Heteromeric acetyl-CoA carboxylase (htACCase) catalyzes the committed step of de novo fatty acid biosynthesis in most plant plastids. Plant htACCase is comprised of four subunits: α-and β-carboxyltransferase (α- and β-CT), biotin carboxylase, and biotin carboxyl carrier protein. Based on in vivo absolute quantification of htACCase subunits, α-CT is 3- to 10-fold less abundant than its partner subunit β-CT in developing Arabidopsis seeds [Wilson and Thelen, J. Proteome Res., 2018, 17 (5)]. To test the hypothesis that low expression of α-CT limits htACCase activity and flux through fatty acid synthesis in planta, we overexpressed Pisum sativum α-CT, either with or without its non-catalytic, C-terminal domain, in both Arabidopsis thaliana and Camelina sativa. First generation Arabidopsis seed of 35S::Ps α-CT (n = 25) and 35S::Ps α-CTΔ406-875 (n = 47) were on average 14% higher in oil content (% DW) than wild-type co-cultivated in a growth chamber. First generation Camelina seed showed an average 8% increase compared to co-cultivated wild-type. Biochemical analyses confirmed the accumulation of Ps α-CT and Ps α-CTΔ406-875 protein and higher htACCase activity in overexpression lines during early seed development.
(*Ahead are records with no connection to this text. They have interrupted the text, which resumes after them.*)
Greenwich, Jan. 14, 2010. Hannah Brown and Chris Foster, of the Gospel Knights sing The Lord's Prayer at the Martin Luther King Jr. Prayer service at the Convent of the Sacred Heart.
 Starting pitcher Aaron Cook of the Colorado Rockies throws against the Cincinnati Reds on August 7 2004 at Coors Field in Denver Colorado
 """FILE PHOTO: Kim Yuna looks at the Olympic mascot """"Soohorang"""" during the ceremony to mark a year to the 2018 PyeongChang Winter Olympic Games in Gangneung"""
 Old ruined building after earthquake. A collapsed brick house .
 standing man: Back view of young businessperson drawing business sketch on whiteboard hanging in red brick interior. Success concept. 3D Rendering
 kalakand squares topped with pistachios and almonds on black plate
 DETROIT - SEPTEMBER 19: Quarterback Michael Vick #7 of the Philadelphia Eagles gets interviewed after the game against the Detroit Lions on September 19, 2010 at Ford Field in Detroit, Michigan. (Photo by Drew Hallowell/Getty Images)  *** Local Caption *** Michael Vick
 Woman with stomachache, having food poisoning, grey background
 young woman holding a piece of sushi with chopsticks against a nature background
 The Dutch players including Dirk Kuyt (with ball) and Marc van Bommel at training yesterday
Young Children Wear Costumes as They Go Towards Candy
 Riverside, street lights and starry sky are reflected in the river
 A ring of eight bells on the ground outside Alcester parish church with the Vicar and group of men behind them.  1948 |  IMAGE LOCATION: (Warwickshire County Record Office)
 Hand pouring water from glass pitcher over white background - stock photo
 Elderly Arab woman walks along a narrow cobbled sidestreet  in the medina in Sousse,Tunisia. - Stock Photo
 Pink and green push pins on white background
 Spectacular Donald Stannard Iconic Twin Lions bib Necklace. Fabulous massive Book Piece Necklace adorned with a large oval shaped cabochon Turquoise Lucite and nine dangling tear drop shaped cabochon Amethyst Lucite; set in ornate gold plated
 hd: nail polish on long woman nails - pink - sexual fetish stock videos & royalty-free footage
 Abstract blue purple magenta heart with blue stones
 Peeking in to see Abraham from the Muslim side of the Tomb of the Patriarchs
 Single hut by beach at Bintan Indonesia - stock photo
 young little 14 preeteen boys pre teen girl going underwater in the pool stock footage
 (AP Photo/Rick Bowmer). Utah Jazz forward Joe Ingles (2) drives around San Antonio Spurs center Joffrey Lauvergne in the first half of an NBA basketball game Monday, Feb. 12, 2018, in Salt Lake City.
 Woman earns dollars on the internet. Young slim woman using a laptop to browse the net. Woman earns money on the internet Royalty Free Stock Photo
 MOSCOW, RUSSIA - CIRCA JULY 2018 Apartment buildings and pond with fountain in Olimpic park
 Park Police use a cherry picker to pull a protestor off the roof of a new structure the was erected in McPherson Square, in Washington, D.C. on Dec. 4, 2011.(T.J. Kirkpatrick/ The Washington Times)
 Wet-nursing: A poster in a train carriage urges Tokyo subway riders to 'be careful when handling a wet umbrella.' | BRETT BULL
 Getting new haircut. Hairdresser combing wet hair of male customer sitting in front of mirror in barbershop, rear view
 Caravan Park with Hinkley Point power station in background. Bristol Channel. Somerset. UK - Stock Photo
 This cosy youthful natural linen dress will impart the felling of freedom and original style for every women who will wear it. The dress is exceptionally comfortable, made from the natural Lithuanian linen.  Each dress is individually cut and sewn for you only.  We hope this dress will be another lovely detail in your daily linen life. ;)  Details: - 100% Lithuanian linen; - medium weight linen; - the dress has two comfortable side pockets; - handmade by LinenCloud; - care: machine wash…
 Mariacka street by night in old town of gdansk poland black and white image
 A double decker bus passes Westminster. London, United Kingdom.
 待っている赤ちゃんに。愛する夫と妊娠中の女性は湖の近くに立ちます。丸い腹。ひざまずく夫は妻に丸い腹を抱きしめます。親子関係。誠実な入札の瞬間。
Overexpressed Ps α-CT co-migrated with native At β-CT during anion exchange chromatography, indicating co-association. By successfully increasing seed oil content upon heterologous over-expression of α-CT, we demonstrate how absolute quantitation of in vivo protein complex stoichiometry can be used to guide rational metabolic engineering.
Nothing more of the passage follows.